• [GIVEN PASSAGE]
▬▬▬▬▬▬
I would like to suggest the addition of a function that implements the concept of “wait for any event” (maybe clWaitForAnyEvent?), as described below:

The Khronos Group · GitHub

Regarding the importance of Pipes:

This is one of the most important new features of OpenCL 2.0 for 2 reasons:

  1. Pipes enable a very general way to achieve near-optimal memory performance by ‘hiding’ the memory read/write latency behind the queueing mechanism. Optimizing memory access patterns is one of the most difficult areas of OpenCL code optimization, and Pipes give us a way to achieve excellent memory utilization with a very simple and general approach.

  2. Pipes can also mitigate performance issues that arise from code that spends most of it’s time in a loop where that loop contains conditional code paths that are only triggered rarely. For example, let’s say we are searching a large dataset for certain types of patterns, and when a match is found then additional processing of that match is needed. Currently the GPU cores must pay the cost of that additional processing code on every iteration of the loop, even when no match is found! (because of the way SIMD works). With pipes, every time a match is found we can simply write an entry to a pipe and delegate the additional processing to a separate kernel that is reading from that pipe. Essentially we can now extract the seldom used (but always paid for) code from the loop and delegate it to a separate dedicated thread. The speedup to the original thread can be substantial depending on how much processing needs to be done on each match, and how often matches are actually encountered.
▬▬▬▬▬▬
• [DATA RECORDS]
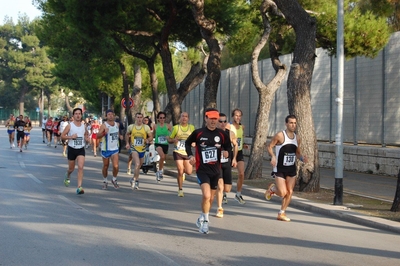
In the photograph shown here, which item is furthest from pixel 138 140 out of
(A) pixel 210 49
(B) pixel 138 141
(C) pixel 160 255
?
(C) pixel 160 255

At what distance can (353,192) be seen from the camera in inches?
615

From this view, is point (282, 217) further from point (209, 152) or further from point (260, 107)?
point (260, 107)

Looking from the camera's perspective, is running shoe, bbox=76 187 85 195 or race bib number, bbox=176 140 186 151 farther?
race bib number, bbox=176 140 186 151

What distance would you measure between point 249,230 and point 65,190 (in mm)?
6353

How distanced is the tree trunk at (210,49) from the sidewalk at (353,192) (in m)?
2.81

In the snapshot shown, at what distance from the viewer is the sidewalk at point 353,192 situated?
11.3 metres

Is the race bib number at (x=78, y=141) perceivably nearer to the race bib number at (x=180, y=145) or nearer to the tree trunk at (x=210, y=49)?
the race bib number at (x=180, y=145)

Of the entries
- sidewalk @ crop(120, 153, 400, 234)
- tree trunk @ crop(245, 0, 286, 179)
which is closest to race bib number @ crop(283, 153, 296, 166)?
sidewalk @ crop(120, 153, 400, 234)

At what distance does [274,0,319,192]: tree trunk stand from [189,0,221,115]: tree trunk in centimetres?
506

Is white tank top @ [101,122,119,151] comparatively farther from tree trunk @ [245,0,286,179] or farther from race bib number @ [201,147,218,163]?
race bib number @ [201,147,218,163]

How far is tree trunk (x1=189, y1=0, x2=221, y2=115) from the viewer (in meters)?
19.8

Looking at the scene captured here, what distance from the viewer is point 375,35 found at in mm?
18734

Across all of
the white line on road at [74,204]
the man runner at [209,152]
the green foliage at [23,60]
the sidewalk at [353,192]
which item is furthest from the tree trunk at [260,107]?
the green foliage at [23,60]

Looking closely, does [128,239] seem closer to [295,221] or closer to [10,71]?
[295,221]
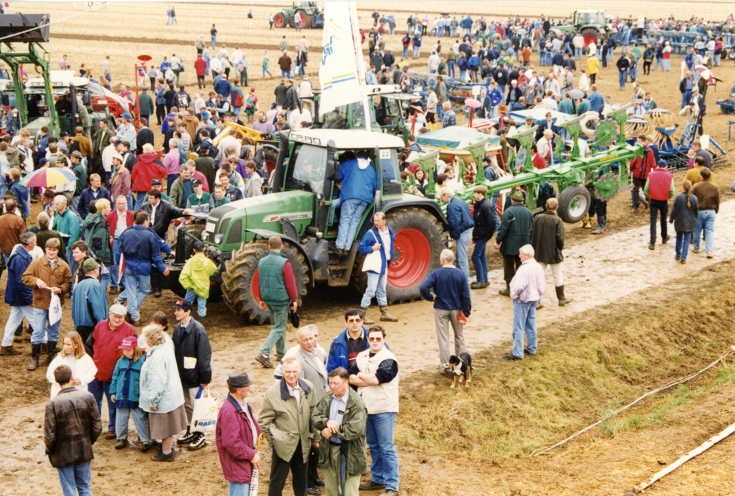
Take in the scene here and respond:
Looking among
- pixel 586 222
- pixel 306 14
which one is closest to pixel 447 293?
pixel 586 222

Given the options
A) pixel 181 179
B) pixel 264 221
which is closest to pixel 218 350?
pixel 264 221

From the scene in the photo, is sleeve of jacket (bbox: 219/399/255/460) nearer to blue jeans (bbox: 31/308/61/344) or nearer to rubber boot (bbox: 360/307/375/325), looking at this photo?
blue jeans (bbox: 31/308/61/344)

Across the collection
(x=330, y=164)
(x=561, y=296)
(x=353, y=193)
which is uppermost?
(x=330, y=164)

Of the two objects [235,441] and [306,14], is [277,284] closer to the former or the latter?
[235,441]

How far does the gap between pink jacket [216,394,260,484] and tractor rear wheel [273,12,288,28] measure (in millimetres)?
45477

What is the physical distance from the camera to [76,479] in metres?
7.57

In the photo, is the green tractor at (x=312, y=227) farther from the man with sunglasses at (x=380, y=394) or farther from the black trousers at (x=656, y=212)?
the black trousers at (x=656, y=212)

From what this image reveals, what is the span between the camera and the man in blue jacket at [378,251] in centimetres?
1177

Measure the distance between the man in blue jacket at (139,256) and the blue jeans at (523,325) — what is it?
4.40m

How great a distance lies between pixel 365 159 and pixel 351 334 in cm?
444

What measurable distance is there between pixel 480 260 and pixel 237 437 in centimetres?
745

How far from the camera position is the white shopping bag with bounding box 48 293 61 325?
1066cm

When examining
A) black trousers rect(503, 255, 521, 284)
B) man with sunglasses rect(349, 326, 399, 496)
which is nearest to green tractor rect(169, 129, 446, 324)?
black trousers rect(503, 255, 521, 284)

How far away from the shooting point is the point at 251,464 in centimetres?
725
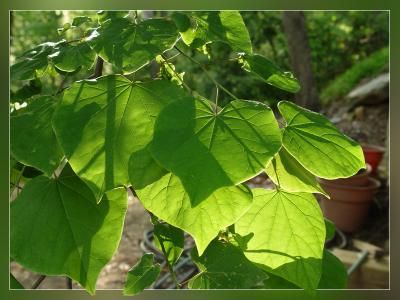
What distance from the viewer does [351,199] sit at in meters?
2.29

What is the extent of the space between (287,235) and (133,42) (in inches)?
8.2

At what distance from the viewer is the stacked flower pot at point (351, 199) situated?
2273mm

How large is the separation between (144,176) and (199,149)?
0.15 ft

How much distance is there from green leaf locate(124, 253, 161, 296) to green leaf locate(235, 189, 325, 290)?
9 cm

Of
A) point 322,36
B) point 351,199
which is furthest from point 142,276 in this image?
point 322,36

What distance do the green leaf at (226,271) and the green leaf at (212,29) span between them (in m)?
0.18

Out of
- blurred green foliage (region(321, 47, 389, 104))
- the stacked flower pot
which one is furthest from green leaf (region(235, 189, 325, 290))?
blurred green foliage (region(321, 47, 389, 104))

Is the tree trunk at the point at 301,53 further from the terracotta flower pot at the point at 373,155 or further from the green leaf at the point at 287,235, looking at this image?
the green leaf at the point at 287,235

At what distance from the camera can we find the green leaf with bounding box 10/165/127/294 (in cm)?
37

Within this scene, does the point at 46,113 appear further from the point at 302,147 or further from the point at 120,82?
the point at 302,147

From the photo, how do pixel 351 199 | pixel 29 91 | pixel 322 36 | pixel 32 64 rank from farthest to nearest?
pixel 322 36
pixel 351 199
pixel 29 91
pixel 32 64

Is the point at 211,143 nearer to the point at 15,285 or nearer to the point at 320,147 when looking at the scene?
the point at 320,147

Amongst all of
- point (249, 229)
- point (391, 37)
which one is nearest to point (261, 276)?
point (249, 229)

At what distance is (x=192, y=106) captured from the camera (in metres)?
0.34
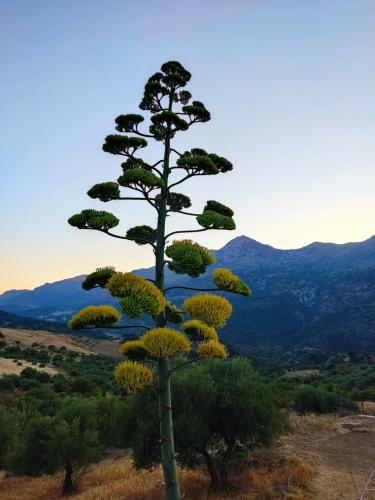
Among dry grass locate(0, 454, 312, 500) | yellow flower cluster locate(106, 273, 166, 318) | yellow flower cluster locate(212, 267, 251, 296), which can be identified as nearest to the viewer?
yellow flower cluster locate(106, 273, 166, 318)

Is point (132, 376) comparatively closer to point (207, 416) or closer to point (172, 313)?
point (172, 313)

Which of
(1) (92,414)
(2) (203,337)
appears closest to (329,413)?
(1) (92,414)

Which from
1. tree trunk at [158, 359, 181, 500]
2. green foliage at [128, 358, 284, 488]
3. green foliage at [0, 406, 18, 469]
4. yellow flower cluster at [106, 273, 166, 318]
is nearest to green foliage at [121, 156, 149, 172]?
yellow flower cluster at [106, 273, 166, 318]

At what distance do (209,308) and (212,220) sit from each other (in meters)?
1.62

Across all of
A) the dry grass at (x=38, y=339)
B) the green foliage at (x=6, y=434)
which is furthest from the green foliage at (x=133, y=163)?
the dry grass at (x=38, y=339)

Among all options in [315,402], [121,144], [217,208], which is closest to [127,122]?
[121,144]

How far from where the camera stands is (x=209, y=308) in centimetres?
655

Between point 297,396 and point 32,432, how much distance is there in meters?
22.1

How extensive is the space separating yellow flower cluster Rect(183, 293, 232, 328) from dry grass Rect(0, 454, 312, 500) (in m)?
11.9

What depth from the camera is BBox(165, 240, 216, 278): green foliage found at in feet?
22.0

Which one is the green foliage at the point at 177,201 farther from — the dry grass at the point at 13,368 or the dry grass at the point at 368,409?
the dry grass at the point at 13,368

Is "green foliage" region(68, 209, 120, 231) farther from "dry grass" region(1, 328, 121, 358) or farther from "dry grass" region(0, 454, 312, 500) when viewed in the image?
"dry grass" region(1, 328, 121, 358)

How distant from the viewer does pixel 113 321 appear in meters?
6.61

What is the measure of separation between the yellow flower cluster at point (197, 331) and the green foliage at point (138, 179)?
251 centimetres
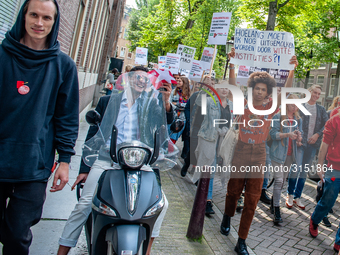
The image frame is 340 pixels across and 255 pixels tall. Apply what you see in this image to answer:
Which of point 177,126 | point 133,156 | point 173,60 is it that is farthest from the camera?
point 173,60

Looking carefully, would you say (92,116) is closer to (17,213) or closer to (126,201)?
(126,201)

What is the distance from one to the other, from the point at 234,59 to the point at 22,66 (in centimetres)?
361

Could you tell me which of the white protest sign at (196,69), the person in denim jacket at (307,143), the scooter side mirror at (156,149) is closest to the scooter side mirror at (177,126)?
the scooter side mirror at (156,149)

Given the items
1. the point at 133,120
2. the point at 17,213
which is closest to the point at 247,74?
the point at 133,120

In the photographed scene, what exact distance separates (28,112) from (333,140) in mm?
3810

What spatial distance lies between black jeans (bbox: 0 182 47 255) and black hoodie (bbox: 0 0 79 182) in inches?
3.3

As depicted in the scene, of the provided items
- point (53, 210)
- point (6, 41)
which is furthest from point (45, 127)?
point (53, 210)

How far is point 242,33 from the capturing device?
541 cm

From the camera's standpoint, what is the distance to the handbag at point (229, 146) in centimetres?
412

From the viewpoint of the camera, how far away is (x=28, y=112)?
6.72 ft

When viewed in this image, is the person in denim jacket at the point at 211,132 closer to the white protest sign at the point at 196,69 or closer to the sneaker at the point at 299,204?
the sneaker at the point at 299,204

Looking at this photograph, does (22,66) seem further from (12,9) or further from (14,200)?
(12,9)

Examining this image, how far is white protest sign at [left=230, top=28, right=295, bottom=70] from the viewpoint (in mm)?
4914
▬▬▬▬▬▬
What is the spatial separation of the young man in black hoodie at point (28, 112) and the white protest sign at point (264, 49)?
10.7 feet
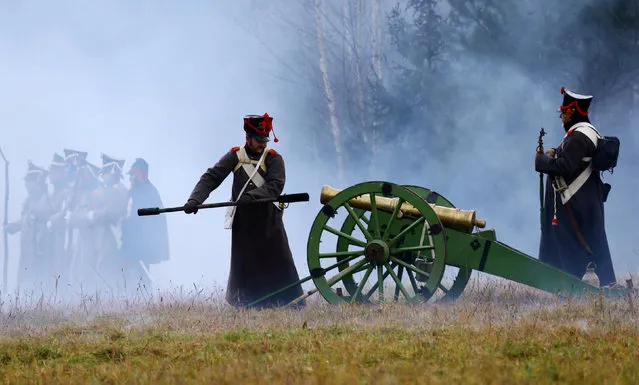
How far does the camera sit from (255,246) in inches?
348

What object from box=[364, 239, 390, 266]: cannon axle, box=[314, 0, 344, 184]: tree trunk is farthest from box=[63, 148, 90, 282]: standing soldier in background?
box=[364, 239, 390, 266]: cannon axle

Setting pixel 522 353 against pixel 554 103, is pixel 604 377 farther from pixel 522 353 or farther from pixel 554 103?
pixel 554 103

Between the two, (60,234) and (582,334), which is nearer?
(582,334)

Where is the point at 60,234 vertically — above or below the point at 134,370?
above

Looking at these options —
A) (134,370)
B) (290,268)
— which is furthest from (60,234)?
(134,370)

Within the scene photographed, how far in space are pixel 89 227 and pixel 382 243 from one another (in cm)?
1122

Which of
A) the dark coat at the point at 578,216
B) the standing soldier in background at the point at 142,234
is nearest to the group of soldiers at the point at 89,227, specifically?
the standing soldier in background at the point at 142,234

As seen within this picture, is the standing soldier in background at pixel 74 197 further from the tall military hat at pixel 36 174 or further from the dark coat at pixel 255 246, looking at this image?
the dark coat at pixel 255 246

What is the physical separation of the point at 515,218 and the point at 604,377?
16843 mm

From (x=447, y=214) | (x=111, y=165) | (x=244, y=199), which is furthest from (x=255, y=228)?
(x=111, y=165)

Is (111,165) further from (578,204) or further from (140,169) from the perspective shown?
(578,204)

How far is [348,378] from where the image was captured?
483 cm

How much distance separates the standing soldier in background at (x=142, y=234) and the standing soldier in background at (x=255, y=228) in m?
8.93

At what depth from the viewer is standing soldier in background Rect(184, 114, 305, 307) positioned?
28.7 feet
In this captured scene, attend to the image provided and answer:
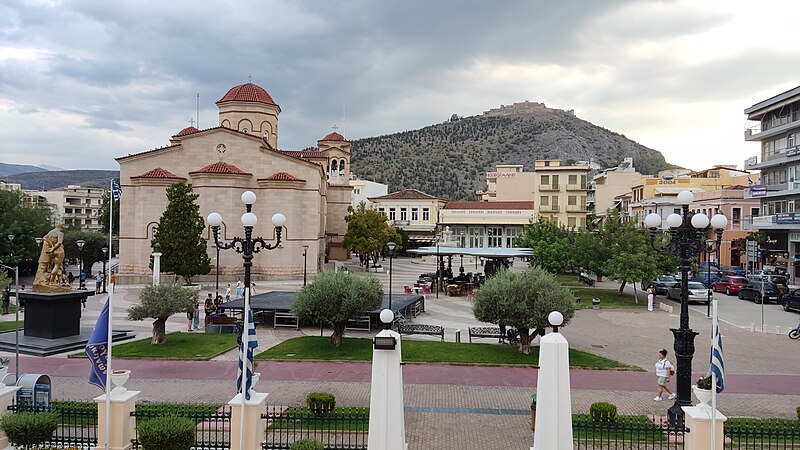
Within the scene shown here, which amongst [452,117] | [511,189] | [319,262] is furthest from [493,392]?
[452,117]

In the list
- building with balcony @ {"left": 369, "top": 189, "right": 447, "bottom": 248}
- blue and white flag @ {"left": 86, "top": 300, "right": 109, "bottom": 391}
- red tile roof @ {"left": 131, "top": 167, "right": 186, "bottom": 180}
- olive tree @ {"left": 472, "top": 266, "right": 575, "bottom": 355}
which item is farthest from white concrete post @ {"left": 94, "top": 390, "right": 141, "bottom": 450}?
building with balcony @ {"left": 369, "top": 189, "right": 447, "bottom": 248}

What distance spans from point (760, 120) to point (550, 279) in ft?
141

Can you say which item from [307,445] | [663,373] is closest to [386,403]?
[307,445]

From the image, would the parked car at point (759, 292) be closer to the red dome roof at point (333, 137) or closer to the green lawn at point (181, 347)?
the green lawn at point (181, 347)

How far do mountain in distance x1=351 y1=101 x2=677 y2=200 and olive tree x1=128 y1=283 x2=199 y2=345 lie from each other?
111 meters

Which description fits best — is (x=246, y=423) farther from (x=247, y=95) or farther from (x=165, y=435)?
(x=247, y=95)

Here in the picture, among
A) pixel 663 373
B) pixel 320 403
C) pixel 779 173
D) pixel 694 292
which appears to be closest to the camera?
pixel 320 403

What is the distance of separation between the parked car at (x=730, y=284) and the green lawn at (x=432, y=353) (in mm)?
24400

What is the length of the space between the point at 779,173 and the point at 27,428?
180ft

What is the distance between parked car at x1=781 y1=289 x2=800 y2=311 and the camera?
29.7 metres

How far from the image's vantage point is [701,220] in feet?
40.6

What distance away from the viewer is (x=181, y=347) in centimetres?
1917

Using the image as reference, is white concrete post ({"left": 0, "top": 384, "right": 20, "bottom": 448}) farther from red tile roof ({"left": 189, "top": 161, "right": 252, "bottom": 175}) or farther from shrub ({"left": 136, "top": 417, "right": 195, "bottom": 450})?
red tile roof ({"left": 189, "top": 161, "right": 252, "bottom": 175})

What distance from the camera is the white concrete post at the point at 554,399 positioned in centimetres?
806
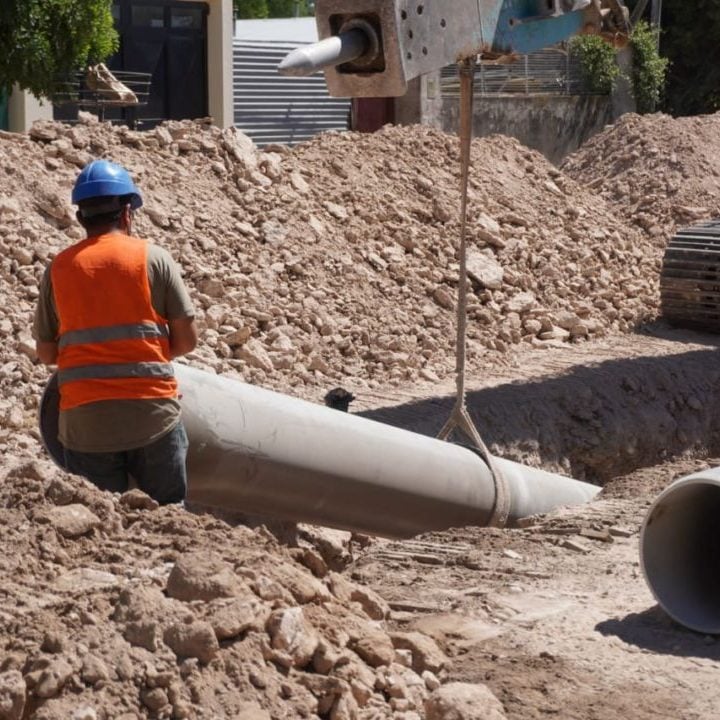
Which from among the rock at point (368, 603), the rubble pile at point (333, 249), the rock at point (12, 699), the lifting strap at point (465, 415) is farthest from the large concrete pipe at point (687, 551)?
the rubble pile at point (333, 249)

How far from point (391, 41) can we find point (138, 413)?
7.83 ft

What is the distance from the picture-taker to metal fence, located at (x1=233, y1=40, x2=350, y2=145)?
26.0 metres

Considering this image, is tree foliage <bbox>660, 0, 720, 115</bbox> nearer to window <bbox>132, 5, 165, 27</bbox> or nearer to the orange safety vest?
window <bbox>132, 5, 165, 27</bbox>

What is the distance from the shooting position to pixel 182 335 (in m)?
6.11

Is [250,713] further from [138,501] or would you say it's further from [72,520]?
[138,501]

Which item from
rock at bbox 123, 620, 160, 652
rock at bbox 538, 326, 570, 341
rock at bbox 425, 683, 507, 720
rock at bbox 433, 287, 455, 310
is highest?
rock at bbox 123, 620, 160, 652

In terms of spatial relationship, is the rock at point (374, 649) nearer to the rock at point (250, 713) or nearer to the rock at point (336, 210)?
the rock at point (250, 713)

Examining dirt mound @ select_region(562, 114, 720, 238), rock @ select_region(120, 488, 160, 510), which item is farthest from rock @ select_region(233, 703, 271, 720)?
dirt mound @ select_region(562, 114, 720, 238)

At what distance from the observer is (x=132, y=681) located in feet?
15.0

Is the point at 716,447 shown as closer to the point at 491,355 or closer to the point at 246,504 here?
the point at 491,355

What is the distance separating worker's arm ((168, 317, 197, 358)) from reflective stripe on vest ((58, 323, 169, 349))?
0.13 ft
▬▬▬▬▬▬
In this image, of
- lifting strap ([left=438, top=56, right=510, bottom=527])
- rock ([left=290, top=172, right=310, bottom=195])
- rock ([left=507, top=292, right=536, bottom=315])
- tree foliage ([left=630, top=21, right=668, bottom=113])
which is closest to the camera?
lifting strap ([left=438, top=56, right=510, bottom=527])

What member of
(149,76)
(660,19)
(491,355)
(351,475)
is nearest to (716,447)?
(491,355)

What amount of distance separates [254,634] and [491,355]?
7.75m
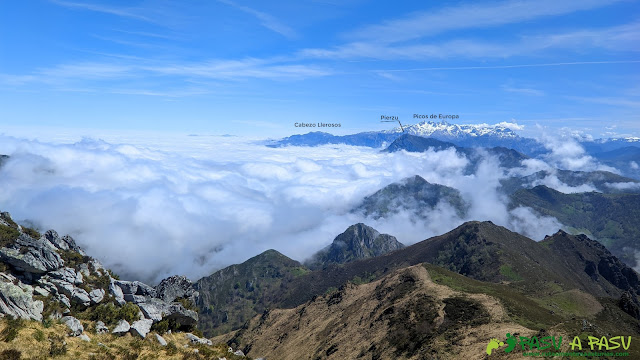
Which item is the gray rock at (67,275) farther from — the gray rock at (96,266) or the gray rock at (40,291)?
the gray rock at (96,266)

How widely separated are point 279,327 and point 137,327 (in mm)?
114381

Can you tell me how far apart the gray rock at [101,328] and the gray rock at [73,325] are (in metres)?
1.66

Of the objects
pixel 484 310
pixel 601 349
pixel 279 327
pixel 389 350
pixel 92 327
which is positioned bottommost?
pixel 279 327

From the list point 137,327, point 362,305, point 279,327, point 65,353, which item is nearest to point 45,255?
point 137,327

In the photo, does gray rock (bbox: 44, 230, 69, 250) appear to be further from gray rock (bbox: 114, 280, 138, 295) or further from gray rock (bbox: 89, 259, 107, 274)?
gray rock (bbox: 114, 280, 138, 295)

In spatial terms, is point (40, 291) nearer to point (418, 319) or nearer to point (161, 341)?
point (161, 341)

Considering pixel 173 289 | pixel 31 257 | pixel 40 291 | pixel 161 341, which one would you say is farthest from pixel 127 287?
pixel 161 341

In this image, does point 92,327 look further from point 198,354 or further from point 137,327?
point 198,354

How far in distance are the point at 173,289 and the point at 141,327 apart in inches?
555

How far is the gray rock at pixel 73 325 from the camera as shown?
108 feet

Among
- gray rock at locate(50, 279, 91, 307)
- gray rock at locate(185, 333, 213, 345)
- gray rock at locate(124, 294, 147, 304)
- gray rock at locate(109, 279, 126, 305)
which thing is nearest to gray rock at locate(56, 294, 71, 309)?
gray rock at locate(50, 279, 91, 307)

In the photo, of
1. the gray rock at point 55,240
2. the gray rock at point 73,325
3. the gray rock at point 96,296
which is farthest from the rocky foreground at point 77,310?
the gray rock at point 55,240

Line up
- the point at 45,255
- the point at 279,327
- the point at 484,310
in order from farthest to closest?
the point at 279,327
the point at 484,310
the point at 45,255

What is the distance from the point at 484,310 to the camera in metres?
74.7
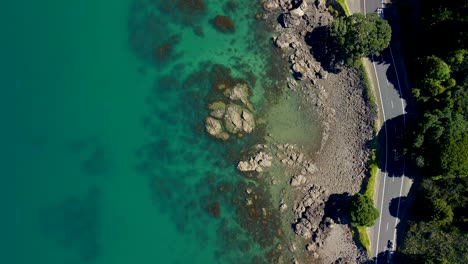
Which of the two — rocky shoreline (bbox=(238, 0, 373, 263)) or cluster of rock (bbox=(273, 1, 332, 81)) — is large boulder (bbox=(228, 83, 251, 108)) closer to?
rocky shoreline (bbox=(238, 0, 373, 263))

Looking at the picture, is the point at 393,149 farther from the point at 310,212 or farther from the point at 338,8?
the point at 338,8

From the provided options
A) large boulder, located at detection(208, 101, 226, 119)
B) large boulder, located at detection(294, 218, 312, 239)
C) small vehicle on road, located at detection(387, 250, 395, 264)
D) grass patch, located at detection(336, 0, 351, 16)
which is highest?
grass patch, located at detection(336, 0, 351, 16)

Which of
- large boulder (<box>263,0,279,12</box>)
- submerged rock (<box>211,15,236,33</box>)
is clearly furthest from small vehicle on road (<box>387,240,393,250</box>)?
▬▬▬▬▬▬
In the post about OpenCL 2.0 pipes, what do pipes hide the memory read/write latency behind?

• [TASK OUTPUT]
The queueing mechanism.